Reproduce the records word for word, beginning with the line that contains "Draw your answers" and continuing through the end of the records, including both of these ends.

Extracted information –
⟨

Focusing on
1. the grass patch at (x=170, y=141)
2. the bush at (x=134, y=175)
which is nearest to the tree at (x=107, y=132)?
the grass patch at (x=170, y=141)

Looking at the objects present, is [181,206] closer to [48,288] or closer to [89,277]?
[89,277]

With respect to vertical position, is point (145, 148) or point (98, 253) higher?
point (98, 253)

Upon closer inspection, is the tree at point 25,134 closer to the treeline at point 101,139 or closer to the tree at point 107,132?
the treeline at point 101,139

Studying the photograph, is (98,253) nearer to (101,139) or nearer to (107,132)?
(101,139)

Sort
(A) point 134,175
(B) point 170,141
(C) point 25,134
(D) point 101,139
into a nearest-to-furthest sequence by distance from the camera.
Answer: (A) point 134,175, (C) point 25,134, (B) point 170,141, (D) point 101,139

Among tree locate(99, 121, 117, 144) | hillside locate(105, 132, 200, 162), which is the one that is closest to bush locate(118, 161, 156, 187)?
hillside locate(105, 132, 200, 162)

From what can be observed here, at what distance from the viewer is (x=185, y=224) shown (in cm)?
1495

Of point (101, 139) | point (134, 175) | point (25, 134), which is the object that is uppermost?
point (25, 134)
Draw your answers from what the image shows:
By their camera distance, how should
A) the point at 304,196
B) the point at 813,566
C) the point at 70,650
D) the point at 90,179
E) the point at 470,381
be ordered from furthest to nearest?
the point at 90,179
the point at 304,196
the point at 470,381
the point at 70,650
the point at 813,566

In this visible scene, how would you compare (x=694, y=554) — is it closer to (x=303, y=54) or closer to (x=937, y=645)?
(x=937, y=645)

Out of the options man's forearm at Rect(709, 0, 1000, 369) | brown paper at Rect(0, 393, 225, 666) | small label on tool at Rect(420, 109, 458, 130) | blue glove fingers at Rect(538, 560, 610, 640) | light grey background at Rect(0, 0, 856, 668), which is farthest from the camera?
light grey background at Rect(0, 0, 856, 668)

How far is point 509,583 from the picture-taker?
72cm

⟩

Correct output –
Draw your answers from what the image shows:
By their camera distance, how should
A) the point at 304,196
B) the point at 813,566
C) the point at 70,650
D) the point at 90,179
E) the point at 470,381
be ordered from furthest to nearest?
the point at 90,179
the point at 304,196
the point at 470,381
the point at 70,650
the point at 813,566

In this visible scene, how would you compare (x=694, y=554) — is it closer to (x=303, y=54) or closer to (x=937, y=645)?
(x=937, y=645)

Out of the options man's forearm at Rect(709, 0, 1000, 369) | brown paper at Rect(0, 393, 225, 666) | small label on tool at Rect(420, 109, 458, 130) | blue glove fingers at Rect(538, 560, 610, 640) | light grey background at Rect(0, 0, 856, 668), which is farthest from the camera?
light grey background at Rect(0, 0, 856, 668)

How far is point 509,583 from the picture-taker?
72cm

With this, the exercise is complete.